«Meerfräulein» wartet auf den Weckruf

Do, 19. Nov. 2020
Seit dem 16. Jahrhundert prägt das «Meerfräulein» das Bild an der Fischergasse in Laufenburg. Foto: zVg

Das historische Gebäude in Laufenburg steht zum Verkauf

Im 16. Jahrhundert wurde an der Fischergasse in Laufenburg ein Gebäude errichtet, welches im Laufe der Zeit immer wieder um- und angebaut wurde. Seit 1685 beheimatet das Gebäude auch das Gasthaus zum Meerfräulein. Ob das nunmehr neun Jahre geschlossene Restaurant nochmals die Türen öffnen wird, hängt von zukünftigen Eigentümern ab.

Susanne Hörth

Als der Gesamtbundesrat im Jahre 2010 zum Mittagessen ins «Meerfräulein» einkehrte, zeichnete sich bereits ab, dass das Laufenburger Speiserestaurant seine Türen in absehbarer Zukunft schliessen wird. Ein Entscheid, der dem Besitzer-Ehepaar Brigitte und Marco Gallotti nicht leichtgefallen war. Altersbedingt und nach einer über 30-jährigen Wirtetätigkeit auch etwas müde geworden, stellten sie den Restaurationsbetrieb 2011 dann endgültig ein. Ein Jahr nach der Schliessung starb Brigitte Gallotti.

Sie hatte zusammen mit ihrem Mann Marco die historische Altstadtliegenschaft «Meerfräulein» 1980 erworben, das Gebäude mit viel Liebe zum Detail saniert und den Gastrobetrieb zu einer weit über die Region hinaus bekannten Adresse für gutes Essen ausgebaut. Ende letzten Jahres ist Marco Gallotti nach kurzer Krankheit zu seiner letzten Reise aufgebrochen.

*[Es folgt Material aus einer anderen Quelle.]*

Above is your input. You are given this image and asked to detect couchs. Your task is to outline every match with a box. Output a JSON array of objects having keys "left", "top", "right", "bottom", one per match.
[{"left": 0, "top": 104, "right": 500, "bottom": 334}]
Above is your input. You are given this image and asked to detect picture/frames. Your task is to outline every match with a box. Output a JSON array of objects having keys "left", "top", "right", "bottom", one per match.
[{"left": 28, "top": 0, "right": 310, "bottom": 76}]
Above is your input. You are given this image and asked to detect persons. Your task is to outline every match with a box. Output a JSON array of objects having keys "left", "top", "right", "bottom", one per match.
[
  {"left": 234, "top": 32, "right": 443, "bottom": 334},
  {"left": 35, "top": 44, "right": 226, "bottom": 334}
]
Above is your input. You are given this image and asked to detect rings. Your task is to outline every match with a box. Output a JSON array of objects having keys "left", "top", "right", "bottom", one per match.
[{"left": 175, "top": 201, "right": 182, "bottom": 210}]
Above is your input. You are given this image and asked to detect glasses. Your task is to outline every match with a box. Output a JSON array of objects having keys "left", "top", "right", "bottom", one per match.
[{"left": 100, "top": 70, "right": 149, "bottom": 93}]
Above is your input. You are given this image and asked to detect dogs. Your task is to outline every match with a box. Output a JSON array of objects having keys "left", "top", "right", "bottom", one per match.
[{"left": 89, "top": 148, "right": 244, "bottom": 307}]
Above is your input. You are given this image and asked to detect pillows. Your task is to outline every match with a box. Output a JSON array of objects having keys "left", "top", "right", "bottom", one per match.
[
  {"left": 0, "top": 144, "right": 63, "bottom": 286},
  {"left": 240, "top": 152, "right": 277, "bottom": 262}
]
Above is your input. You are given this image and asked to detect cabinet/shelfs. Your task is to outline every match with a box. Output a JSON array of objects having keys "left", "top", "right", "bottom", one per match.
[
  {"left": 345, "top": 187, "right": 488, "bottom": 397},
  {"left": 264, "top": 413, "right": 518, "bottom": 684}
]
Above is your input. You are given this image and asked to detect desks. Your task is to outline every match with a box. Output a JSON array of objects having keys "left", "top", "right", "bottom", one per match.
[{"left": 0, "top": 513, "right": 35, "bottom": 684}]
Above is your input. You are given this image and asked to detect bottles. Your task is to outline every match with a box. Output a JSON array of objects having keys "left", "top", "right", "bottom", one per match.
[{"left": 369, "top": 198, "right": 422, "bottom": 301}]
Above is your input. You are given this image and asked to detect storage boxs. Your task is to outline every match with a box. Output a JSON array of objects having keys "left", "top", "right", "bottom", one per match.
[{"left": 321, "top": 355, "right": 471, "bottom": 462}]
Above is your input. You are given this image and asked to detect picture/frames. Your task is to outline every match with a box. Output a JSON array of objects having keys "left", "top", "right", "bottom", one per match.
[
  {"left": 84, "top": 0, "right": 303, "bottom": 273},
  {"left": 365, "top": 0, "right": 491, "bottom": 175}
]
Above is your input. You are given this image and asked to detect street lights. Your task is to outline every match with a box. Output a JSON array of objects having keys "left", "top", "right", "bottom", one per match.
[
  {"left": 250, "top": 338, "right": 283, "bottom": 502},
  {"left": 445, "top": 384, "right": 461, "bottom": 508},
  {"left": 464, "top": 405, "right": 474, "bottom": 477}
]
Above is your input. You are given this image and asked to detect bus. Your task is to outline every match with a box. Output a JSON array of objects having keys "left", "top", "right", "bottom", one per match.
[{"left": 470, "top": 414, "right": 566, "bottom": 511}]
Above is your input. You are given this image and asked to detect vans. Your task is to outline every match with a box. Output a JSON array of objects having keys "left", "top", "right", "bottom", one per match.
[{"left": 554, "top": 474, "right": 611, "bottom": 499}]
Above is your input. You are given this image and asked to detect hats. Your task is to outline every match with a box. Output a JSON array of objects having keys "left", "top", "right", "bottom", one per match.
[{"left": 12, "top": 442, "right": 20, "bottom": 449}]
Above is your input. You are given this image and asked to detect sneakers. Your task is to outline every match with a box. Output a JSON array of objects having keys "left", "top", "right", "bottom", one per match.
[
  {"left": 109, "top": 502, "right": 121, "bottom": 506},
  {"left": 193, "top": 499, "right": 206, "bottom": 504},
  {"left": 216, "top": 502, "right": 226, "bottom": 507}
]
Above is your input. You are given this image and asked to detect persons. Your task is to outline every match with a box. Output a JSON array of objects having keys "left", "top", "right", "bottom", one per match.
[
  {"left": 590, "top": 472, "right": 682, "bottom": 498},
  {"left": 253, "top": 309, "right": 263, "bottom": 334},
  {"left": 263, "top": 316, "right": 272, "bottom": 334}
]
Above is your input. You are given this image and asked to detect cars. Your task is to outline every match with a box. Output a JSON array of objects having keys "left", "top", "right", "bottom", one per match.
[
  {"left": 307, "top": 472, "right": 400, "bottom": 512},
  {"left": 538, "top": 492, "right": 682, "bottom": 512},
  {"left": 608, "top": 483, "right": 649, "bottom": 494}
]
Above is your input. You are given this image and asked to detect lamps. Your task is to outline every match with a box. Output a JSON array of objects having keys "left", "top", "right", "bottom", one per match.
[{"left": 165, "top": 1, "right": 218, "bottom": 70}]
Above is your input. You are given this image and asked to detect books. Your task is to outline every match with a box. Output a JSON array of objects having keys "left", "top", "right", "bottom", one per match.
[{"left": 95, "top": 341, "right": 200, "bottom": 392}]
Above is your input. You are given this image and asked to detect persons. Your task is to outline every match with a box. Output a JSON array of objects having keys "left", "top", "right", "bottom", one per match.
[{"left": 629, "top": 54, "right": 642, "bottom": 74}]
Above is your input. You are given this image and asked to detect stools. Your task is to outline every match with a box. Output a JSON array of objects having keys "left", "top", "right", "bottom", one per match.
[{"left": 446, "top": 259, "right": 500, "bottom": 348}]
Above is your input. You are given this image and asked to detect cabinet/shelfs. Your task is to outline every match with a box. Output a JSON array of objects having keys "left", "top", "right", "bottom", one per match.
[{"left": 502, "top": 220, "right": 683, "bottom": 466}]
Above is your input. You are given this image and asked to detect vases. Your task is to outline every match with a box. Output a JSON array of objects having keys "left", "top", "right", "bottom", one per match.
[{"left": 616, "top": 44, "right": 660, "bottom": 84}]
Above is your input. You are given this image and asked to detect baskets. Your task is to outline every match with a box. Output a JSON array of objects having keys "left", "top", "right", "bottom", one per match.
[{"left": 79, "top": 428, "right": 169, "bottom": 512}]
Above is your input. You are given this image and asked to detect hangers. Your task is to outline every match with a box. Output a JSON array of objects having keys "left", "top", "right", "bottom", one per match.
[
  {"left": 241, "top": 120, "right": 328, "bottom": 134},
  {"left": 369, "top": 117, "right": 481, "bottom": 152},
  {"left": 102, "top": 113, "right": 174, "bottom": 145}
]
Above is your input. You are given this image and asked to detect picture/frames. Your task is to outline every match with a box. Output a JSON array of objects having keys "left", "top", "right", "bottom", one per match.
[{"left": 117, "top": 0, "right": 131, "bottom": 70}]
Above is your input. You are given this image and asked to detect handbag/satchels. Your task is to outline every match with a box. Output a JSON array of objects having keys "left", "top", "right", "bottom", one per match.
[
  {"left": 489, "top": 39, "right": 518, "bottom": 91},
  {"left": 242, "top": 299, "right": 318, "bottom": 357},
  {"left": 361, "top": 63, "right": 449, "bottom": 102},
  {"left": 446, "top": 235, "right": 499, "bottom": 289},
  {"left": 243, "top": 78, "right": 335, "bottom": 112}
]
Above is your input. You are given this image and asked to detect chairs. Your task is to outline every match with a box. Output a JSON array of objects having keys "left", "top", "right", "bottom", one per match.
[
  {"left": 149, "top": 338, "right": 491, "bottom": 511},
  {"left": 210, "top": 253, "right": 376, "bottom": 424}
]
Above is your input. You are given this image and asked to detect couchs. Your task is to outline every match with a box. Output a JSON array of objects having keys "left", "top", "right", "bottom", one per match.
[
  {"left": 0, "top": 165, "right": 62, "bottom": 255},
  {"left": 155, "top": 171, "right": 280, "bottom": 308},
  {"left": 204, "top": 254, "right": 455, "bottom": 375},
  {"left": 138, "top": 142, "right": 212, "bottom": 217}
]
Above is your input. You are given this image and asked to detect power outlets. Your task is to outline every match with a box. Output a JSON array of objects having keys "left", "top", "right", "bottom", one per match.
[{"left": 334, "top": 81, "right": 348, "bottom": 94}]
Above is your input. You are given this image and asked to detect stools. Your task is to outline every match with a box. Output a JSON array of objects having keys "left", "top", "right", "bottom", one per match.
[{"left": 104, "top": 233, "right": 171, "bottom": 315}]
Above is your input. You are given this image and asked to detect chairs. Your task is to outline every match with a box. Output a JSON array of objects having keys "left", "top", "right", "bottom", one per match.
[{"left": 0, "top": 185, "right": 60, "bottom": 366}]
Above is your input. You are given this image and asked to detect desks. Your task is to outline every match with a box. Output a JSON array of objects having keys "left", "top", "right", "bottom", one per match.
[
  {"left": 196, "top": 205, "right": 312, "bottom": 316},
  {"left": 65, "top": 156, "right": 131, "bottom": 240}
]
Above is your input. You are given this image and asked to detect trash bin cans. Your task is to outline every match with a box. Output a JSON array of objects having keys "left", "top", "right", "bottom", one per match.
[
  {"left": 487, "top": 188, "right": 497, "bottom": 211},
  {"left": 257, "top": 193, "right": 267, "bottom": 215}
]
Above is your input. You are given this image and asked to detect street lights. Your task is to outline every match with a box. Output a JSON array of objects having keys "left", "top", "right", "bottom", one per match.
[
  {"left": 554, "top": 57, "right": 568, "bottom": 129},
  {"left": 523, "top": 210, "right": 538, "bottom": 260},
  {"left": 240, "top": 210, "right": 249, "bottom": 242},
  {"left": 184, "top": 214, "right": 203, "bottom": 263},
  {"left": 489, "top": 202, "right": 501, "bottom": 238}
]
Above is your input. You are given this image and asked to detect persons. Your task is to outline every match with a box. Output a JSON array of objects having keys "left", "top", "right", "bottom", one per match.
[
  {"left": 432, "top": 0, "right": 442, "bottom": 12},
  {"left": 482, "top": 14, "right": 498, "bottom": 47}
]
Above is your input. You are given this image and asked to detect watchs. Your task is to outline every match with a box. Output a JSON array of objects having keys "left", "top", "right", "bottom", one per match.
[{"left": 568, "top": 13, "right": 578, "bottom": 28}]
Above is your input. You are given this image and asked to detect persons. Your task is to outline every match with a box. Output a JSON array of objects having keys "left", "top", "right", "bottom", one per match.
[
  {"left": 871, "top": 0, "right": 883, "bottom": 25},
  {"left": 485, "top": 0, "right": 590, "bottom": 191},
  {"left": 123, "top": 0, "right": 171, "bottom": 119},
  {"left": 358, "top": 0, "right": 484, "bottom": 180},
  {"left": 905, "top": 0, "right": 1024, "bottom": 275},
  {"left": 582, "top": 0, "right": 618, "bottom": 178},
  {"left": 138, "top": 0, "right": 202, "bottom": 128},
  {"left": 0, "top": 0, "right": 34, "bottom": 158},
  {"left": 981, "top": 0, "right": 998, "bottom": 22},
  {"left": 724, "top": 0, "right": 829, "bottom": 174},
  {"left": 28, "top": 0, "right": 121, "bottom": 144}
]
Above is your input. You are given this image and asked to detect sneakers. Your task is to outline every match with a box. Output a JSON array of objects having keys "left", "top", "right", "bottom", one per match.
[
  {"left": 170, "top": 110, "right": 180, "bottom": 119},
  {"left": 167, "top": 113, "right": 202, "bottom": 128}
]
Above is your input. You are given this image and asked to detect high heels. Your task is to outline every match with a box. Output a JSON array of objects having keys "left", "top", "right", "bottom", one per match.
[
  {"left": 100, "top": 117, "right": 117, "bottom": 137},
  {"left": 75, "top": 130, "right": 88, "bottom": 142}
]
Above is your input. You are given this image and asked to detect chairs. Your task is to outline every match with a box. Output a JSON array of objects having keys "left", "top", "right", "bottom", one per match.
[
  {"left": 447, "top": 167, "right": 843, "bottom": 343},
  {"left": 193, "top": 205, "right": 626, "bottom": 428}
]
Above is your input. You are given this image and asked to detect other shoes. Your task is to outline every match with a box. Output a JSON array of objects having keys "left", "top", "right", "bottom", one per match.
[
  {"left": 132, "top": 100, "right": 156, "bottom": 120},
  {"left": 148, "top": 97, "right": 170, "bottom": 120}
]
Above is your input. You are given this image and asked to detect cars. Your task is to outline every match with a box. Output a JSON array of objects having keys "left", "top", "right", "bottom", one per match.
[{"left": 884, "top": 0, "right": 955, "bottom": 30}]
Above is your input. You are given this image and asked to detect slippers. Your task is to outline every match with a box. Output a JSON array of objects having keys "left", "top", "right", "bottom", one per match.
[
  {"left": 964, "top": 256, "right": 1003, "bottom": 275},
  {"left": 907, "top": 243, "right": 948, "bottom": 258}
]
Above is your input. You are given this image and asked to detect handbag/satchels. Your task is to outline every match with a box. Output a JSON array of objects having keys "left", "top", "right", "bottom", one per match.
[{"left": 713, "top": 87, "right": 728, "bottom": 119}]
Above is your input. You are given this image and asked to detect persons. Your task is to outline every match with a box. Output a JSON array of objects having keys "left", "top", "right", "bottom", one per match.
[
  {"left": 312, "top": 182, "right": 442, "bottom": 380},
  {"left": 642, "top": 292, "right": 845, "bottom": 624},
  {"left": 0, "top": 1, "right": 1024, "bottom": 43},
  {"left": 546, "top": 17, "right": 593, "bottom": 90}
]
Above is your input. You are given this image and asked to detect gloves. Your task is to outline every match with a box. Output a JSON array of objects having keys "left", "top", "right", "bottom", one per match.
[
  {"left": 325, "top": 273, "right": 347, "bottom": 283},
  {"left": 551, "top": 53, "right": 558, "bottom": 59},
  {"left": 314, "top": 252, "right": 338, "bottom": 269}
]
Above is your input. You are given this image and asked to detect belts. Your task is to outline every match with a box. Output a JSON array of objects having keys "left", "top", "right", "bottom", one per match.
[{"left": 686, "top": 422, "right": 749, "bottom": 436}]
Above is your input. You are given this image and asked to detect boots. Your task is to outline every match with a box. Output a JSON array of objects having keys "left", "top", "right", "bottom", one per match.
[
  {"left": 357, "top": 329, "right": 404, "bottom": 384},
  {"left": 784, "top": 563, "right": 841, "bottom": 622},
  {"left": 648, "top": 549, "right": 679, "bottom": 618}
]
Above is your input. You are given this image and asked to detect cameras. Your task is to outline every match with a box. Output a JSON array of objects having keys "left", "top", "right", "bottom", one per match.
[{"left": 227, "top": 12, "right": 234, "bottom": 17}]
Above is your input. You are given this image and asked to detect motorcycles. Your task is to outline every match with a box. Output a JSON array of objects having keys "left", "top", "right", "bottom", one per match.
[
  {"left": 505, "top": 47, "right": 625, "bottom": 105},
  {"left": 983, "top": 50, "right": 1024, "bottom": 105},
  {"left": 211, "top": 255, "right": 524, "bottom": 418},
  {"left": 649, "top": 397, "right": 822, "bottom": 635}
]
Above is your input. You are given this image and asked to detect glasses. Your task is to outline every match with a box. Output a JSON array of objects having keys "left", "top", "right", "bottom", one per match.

Kaufpreis eine Million Franken
Das grosse Altstadtgebäude mit dem Gastrobereich, Wohnungen, Bar im Erdgeschoss, dem riesigen ausbaubaren Dachgeschoss und diversen Nebenräumen steht nun für eine Million Franken zum Verkauf. Mit diesem Preis ist der Schätzwert von rund 1,6 Millionen Franken deutlich unterschritten. Barbara Gallotti, die zusammen mit ihrem Bruder Daniel die Liegenschaft mit einer Kubatur von 3803m3 zum Kauf anbietet, führt hier erklärend an: «Die neue Eigentümerschaft bekommt dadurch vielleicht einen finanziellen Spielraum, um das Gebäude nach ihren Vorstellungen umzugestalten.» Es ist somit den neuen Besitzern überlassen, wie das Wohn- und Geschäftshaus künftig genutzt werden soll. Von reinem Mehrfamilienhaus, einer Kombination von Wohnungen und Büros oder Restaurant, Praxis, Kindertagesstätte und so weiter ist vieles möglich.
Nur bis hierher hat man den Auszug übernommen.